*Stored items from a collection*:
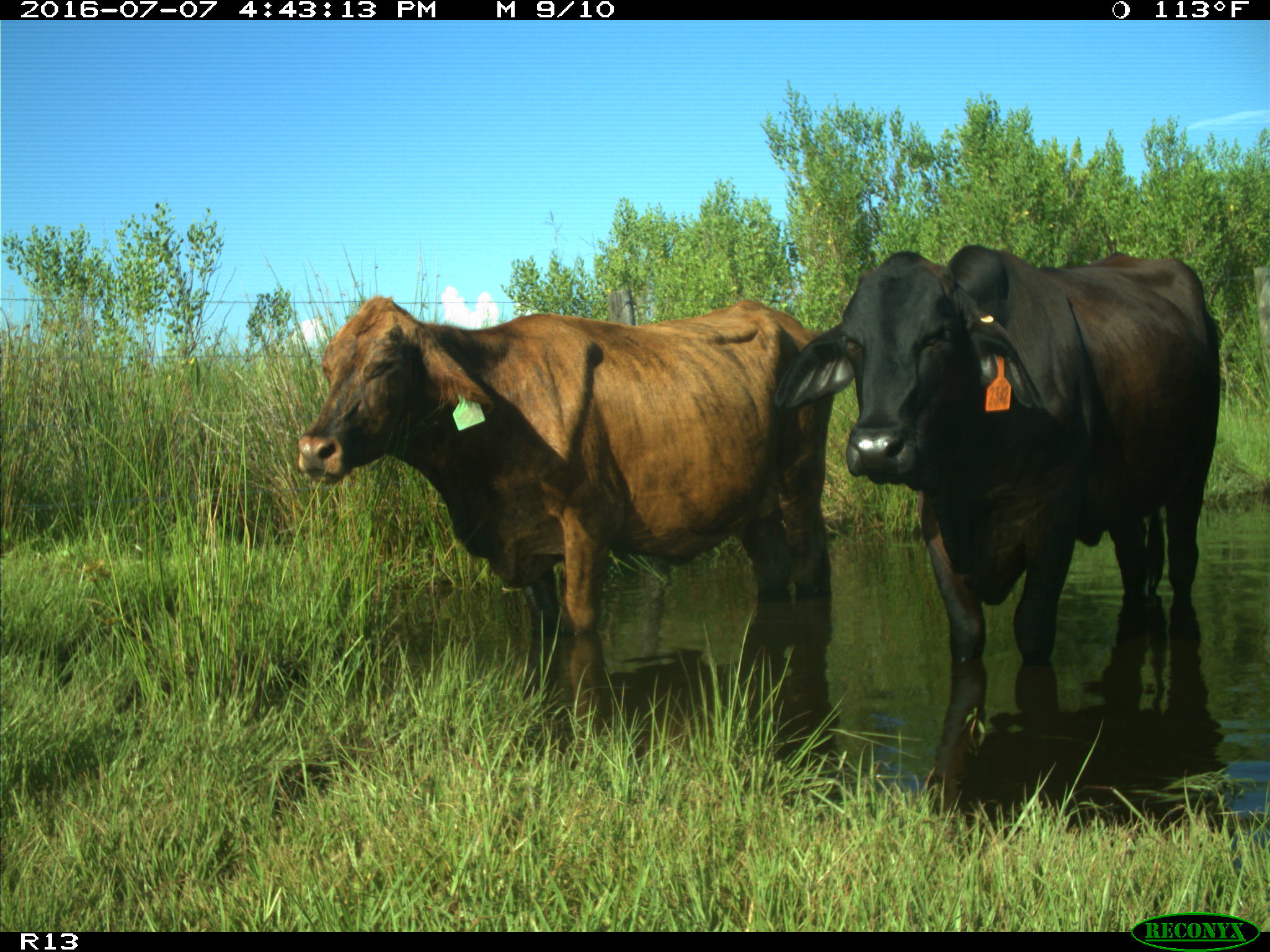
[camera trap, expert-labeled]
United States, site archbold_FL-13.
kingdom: Animalia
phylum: Chordata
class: Mammalia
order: Artiodactyla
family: Bovidae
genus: Bos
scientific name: Bos taurus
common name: domestic cow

*Problem description*:
Write out the records above exactly as they stand, leaving out every picture.

*Reply to the exercise*:
[camera trap, expert-labeled]
United States, site archbold_FL-13.
kingdom: Animalia
phylum: Chordata
class: Mammalia
order: Artiodactyla
family: Bovidae
genus: Bos
scientific name: Bos taurus
common name: domestic cow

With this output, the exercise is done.